Is the promise from your ad the first thing the client sees after landing on the page?

Test: click your own ad like a client. If the ad talks about price and the page about “prestige”, you've broken continuity and lose the traffic you paid for.

03

Page and risk

After 30 seconds on your page, would someone outside the industry say: what it is, where, for whom, at what price and what they get?

If not, the page doesn't reduce the client's uncertainty — it leaves all of it with them. And a client who has to explain the offer to themselves usually doesn't.

04

Form and qualification

On a new lead, do you have context beyond name, phone and email (budget, timing, unit type)?

If not, your team only qualifies over the phone, wasting the first, most valuable contact on establishing the basics.

05

Response time and CRM

Do you know your median time to first contact with a lead — without counting by hand?

A CRM without measurement of response time, statuses and loss reasons isn't a sales system.
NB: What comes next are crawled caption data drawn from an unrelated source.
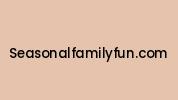 Seasonalfamilyfun.com Coupon Codes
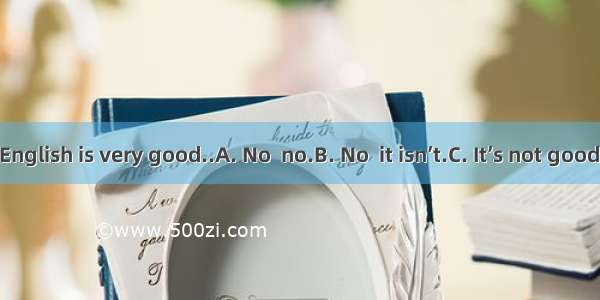 ---Your English is very good.　　　　　　.A. No  no.B. No  it isn’t.C. It’s not good.D. Than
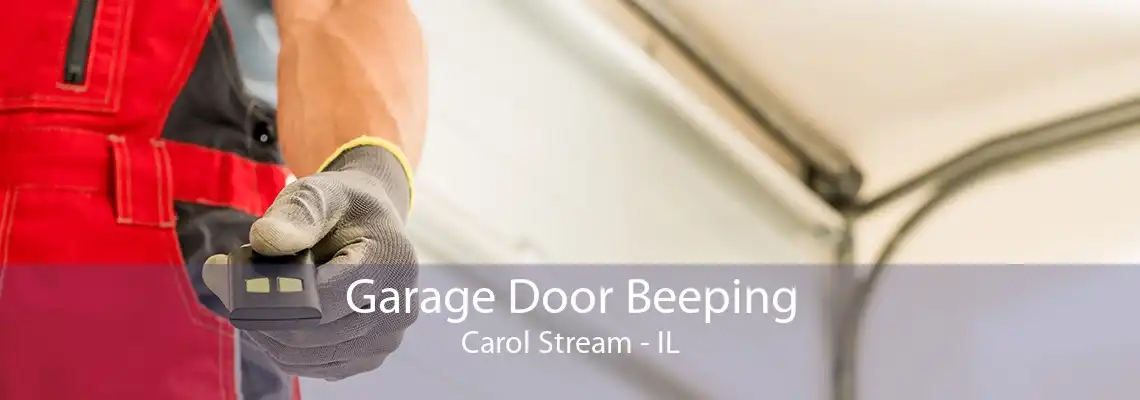 Garage Door Beeping Carol Stream - IL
It's a database where leads die in silence.

06

Reservation vs sale

In your forecast, do you separate soft reservations from signed development contracts?

A reservation at a 5.78% mortgage rate and one that must pass a mortgage decision at 6.5% are two different assets. Counting them the same is blindness to risk.

07

Loss reasons

On a lost reservation, do you record the reason (mortgage refusal, drop in capacity, competition)?

Without loss categories you don't know whether you're losing clients through the bank, the product or the competition — and each needs a different response.